Le travail est dense, et le résultat étrange. Il fascine évidemment, par cette succession de chapitres qui s’écoutent comme on lit des aventures absconses, mais malgré la durée conséquente de cette piste unique, le temps passe très vite. Tout simplement parce que l’ordonnateur de ce projet a refusé la facilité des répétitions irritantes pour composer sa musique comme un opéra maudit, rejoignant ARCTURUS et EMPEROR dans la démesure, sans leur emprunter quoi que ce soit de symptomatique. On pense à la nouvelle vague de BM contemporaine underground de l’est, mais à vrai dire, on finit rapidement par ne plus penser qu’à cette musique envoutante, aussi assourdissante qu’elle n’est cathartique. Les intermèdes éthérés, judicieusement placés permettent de relâcher la pression, et de soulager les tympans de l’auditeur, sans permettre à son âme de se purifier. La régularité des attaques est aussi d’importance, comme un mantra Noisy brisant le silence de sa véhémence, le musicien se montrant particulièrement convaincant au moment de prêter allégeance au BM le plus rapide, le plus abrasif et le plus ténébreux possible. Itima est donc le genre d’album dans lequel on s’immerge, et qu’on n’écoute pas d’une oreille distraite.

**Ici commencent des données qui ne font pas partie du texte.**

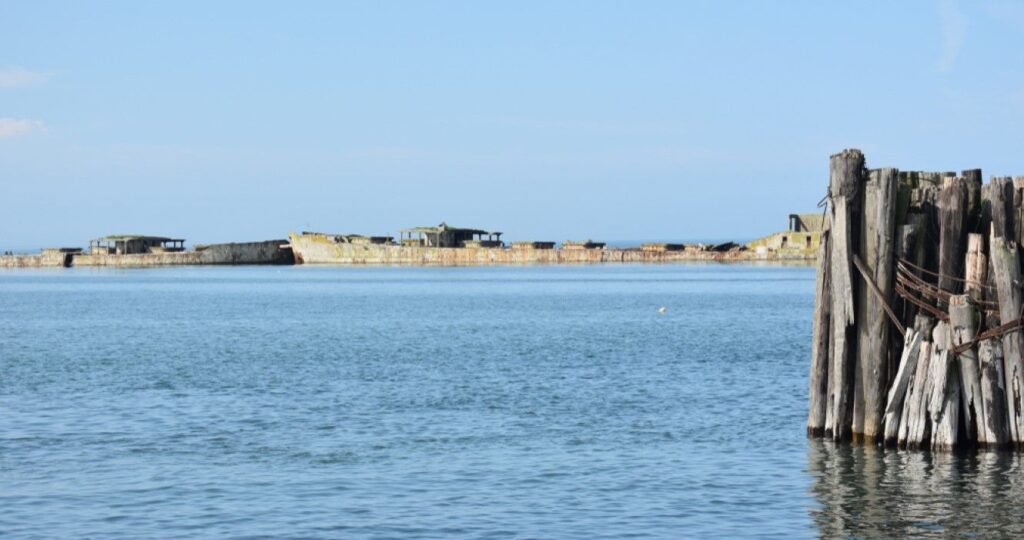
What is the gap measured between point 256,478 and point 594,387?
15.8 m

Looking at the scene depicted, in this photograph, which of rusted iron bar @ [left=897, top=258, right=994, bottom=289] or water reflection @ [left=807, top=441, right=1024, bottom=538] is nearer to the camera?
water reflection @ [left=807, top=441, right=1024, bottom=538]

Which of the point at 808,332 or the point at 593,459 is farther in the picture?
the point at 808,332

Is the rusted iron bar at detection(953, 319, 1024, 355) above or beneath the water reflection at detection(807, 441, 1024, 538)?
above

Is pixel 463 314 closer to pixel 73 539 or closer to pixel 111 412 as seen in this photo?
pixel 111 412

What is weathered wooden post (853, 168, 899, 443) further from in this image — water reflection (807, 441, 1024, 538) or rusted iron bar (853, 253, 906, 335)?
water reflection (807, 441, 1024, 538)

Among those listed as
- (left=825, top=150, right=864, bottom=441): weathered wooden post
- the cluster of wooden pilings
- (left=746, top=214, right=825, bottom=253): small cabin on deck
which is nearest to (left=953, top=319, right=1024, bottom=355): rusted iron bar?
the cluster of wooden pilings

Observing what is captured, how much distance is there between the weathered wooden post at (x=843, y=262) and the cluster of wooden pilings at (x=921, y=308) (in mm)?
19

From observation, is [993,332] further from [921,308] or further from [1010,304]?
[921,308]

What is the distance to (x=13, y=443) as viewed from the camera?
2800 cm

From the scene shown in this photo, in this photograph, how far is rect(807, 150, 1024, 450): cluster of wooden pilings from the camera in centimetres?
2141

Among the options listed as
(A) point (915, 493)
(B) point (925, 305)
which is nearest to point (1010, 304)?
(B) point (925, 305)

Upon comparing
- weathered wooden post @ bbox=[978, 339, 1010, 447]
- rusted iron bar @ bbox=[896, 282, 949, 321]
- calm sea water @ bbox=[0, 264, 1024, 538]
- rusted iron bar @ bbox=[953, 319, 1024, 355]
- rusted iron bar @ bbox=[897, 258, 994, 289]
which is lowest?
calm sea water @ bbox=[0, 264, 1024, 538]

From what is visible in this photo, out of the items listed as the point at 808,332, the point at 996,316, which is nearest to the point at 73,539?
the point at 996,316

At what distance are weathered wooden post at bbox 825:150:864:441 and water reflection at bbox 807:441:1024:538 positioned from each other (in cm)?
102
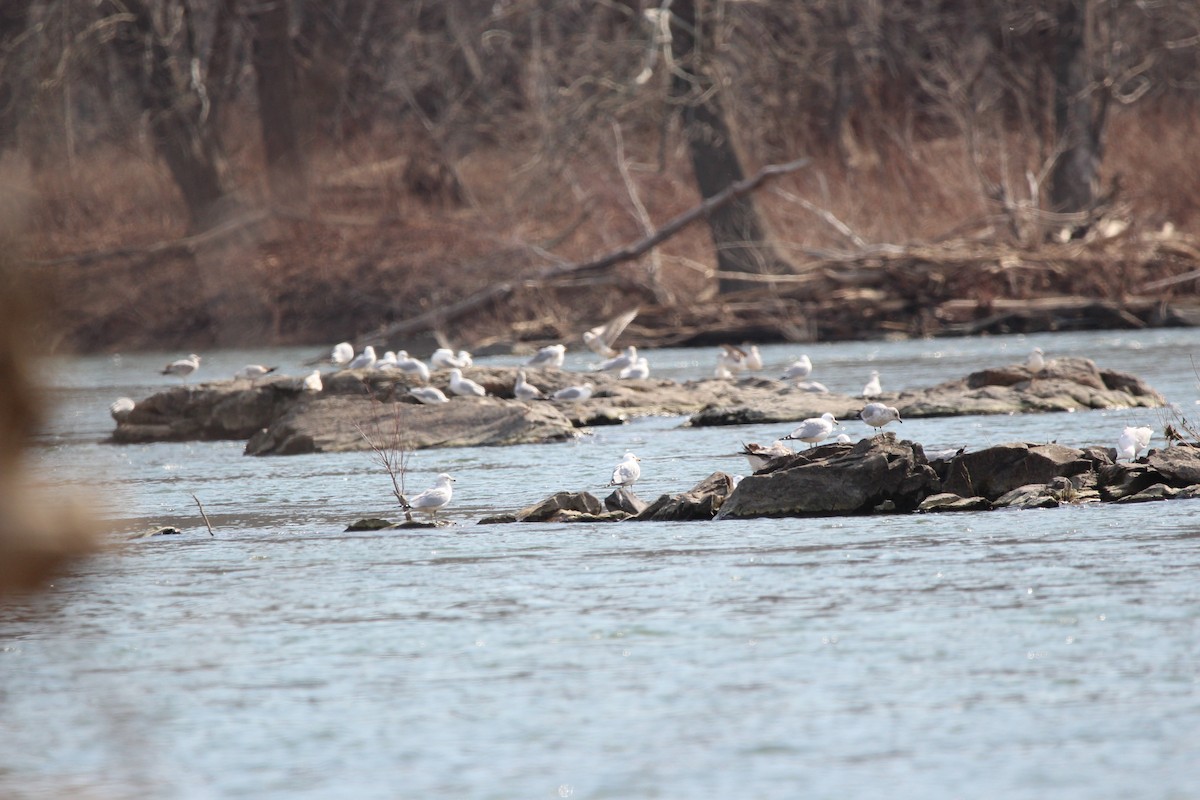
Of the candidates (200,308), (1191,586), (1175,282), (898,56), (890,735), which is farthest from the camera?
(898,56)

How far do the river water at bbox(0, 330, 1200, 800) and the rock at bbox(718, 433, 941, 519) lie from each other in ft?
0.72

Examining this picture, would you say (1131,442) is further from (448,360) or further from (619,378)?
(448,360)

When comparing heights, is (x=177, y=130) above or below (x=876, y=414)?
above

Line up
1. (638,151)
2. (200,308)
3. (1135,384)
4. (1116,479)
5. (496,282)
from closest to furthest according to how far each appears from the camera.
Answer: (1116,479) → (1135,384) → (496,282) → (200,308) → (638,151)

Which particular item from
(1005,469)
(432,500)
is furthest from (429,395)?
(1005,469)

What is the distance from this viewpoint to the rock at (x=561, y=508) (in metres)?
10.0

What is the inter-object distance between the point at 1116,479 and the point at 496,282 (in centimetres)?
1802

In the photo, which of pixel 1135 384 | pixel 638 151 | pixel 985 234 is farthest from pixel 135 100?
pixel 1135 384

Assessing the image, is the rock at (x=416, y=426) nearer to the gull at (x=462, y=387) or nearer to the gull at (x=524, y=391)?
the gull at (x=462, y=387)

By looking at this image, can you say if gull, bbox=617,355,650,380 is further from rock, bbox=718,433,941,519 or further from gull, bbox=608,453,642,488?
rock, bbox=718,433,941,519

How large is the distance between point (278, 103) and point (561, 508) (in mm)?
25424

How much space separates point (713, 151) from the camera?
93.6ft

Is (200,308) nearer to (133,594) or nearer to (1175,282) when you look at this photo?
(1175,282)

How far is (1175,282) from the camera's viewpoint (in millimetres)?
24547
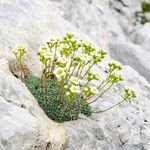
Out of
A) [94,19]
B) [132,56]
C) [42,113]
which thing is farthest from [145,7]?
[42,113]

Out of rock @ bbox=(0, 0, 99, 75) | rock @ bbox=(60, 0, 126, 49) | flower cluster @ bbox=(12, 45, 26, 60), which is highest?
flower cluster @ bbox=(12, 45, 26, 60)

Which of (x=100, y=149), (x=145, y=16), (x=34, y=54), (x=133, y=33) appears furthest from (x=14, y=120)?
(x=145, y=16)

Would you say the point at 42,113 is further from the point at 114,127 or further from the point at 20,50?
the point at 114,127

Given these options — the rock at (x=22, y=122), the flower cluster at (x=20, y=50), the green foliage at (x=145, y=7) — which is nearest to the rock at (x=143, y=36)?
the green foliage at (x=145, y=7)

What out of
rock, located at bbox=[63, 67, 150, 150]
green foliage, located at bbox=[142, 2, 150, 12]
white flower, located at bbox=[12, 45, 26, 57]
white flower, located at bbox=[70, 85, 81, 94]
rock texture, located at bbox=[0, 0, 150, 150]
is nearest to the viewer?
rock texture, located at bbox=[0, 0, 150, 150]

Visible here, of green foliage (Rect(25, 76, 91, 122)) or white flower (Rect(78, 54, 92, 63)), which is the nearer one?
white flower (Rect(78, 54, 92, 63))

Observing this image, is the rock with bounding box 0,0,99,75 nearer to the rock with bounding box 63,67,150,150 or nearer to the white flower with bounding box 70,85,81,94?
the rock with bounding box 63,67,150,150

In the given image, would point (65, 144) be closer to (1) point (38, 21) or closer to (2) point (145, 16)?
(1) point (38, 21)

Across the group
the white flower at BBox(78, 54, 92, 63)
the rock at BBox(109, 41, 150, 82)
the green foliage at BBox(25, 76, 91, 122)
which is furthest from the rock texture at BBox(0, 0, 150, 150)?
the rock at BBox(109, 41, 150, 82)
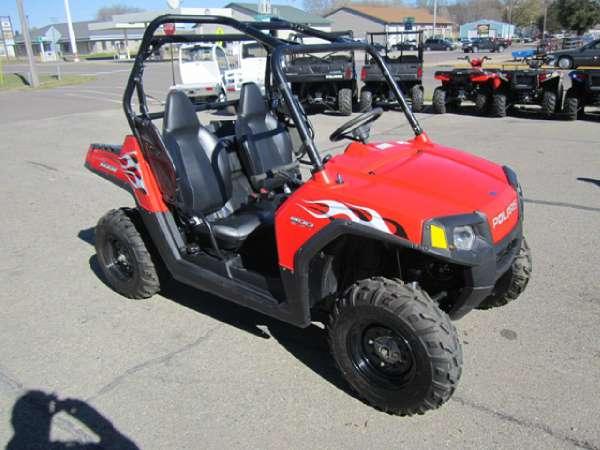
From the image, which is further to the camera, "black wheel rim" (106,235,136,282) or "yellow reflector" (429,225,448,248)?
"black wheel rim" (106,235,136,282)

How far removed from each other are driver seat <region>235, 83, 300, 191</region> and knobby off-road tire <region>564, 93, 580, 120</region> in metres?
9.37

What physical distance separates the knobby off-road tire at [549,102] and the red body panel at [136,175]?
1045 centimetres

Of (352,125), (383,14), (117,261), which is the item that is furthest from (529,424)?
(383,14)

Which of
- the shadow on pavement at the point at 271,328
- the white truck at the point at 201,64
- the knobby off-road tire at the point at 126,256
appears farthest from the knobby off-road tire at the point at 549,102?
the knobby off-road tire at the point at 126,256

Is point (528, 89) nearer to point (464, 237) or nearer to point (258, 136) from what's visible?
point (258, 136)

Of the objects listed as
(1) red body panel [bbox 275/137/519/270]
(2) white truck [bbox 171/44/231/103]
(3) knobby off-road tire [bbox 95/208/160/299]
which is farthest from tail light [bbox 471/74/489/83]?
(3) knobby off-road tire [bbox 95/208/160/299]

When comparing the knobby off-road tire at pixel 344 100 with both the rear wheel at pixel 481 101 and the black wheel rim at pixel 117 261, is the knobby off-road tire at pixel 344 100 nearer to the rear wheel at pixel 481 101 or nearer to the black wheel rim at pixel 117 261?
the rear wheel at pixel 481 101

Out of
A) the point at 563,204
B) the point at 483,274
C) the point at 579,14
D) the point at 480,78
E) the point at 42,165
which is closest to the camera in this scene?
the point at 483,274

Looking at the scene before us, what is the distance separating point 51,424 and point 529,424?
239cm

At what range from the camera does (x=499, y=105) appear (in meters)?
12.2

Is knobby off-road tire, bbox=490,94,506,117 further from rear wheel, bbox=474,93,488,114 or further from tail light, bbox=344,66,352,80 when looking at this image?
tail light, bbox=344,66,352,80

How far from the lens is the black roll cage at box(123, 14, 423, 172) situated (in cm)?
278

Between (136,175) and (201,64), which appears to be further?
(201,64)

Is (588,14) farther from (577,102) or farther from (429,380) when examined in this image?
(429,380)
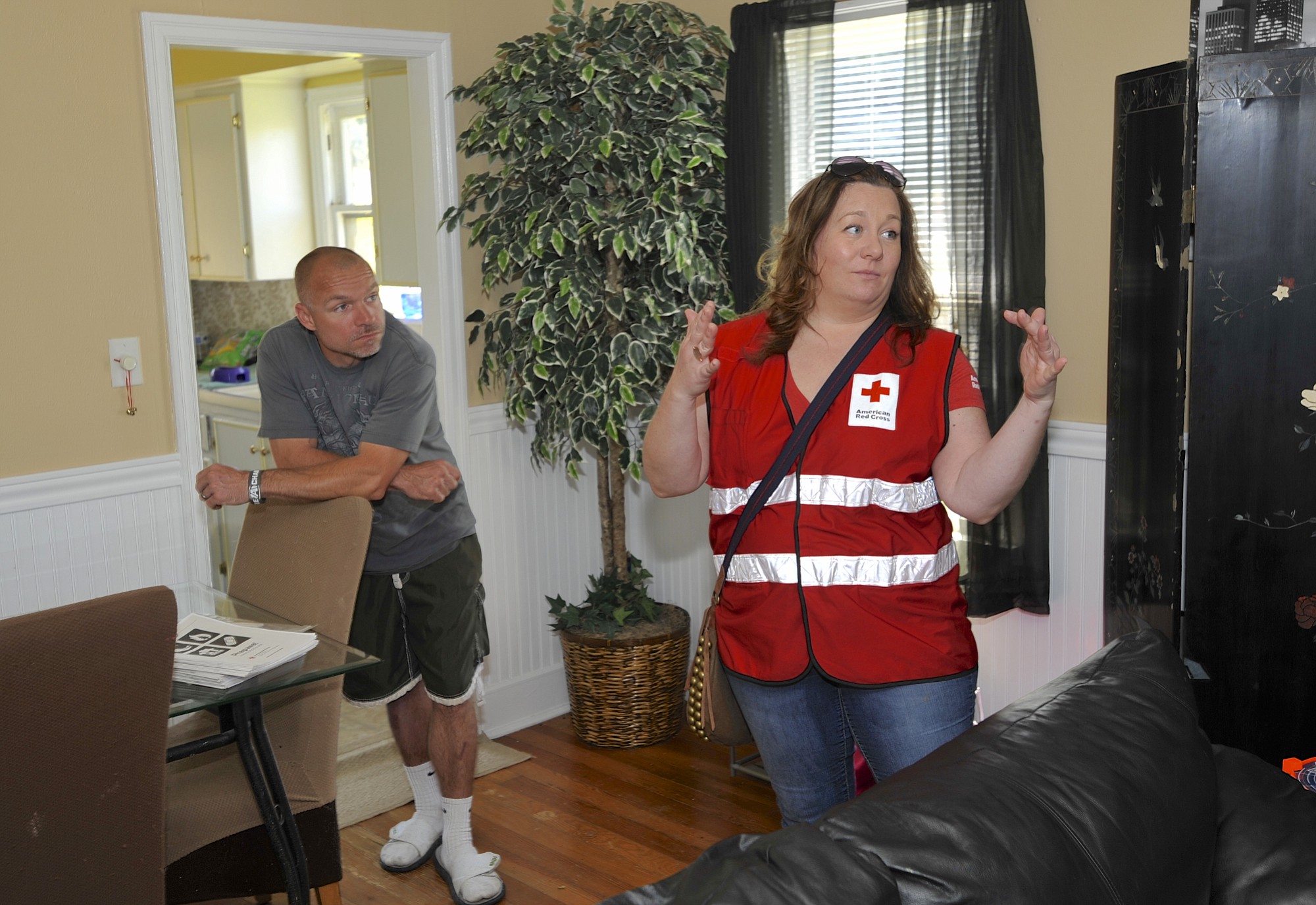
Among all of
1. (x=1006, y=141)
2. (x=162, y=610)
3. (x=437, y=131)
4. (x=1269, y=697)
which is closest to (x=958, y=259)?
(x=1006, y=141)

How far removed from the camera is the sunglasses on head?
1.93m

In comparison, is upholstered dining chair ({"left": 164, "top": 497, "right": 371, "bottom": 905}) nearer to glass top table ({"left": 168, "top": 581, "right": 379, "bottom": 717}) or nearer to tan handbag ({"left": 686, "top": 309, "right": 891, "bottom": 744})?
glass top table ({"left": 168, "top": 581, "right": 379, "bottom": 717})

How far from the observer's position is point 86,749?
1.76 m

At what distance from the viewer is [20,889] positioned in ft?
5.70

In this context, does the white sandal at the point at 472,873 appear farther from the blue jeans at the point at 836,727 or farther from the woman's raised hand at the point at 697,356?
the woman's raised hand at the point at 697,356

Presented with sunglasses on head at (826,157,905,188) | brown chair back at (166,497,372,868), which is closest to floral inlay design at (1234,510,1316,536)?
sunglasses on head at (826,157,905,188)

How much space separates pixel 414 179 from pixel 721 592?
2.19 meters

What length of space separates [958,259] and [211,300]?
14.1 ft

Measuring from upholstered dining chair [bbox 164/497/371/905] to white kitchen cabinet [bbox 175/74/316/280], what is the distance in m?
3.26

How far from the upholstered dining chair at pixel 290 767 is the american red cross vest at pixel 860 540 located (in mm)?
860

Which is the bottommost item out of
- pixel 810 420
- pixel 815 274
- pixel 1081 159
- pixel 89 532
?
pixel 89 532

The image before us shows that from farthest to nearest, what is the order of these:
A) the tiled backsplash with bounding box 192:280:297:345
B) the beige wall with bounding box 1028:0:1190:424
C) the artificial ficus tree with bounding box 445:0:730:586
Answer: the tiled backsplash with bounding box 192:280:297:345 → the artificial ficus tree with bounding box 445:0:730:586 → the beige wall with bounding box 1028:0:1190:424

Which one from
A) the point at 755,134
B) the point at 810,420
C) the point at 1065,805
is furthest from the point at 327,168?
the point at 1065,805

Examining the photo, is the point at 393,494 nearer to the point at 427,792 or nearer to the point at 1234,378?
the point at 427,792
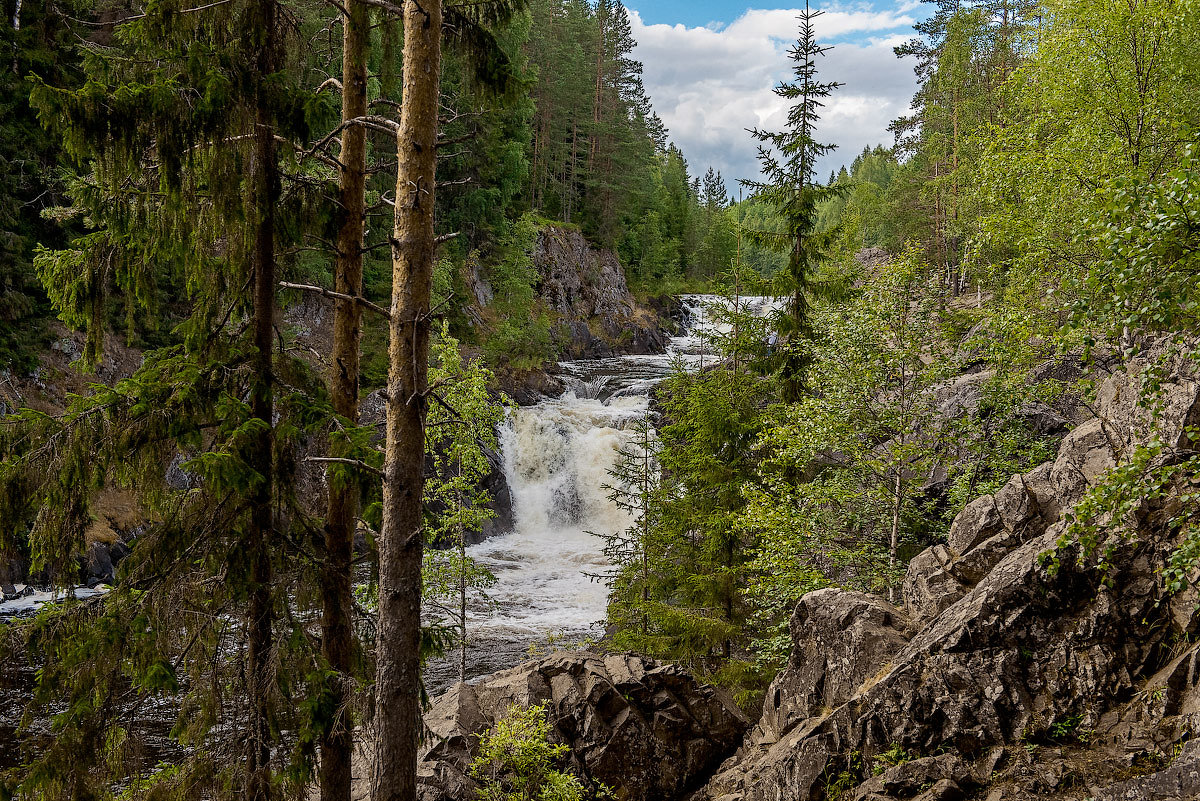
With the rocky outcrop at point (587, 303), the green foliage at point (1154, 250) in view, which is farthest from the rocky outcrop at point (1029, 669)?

Il nécessite une attention particulière, et peut-être un peu de patience aussi, mais cette patience est régulièrement récompensée par des segments mélodiques enivrants (cette cassure acoustique à trente minutes sur fond de percussions économiques est sublime), et des progressions incroyablement créatives. Ainsi, l’unique composition, à prendre globalement permet aussi de s’attacher à des détails plus précis, ce qui ne fait que renforcer son impact, et augmenter son intérêt. Je le reconnais, les fans de BM traditionnel auront du mal à s’attacher à ce concept qui se veut plus extrême que foncièrement Black (bien que l’affiliation ne puisse pas être remise en cause), mais ceux qui aiment leur musique aventureuse et provocante reconnaîtront l’immense talent d’un musicien hors du commun, capable de produire un morceau de plus de quarante-cinq minutes sans jamais lasser.
TITAAN est un nom qui pour le moment ne se pose que sur quelques lèvres, mais avec Itima, gageons que cet inconnu qui souhaite le rester deviendra vite une référence du BM expérimental, mais trop intelligent pour se réserver à une élite bruitiste et peu conciliante.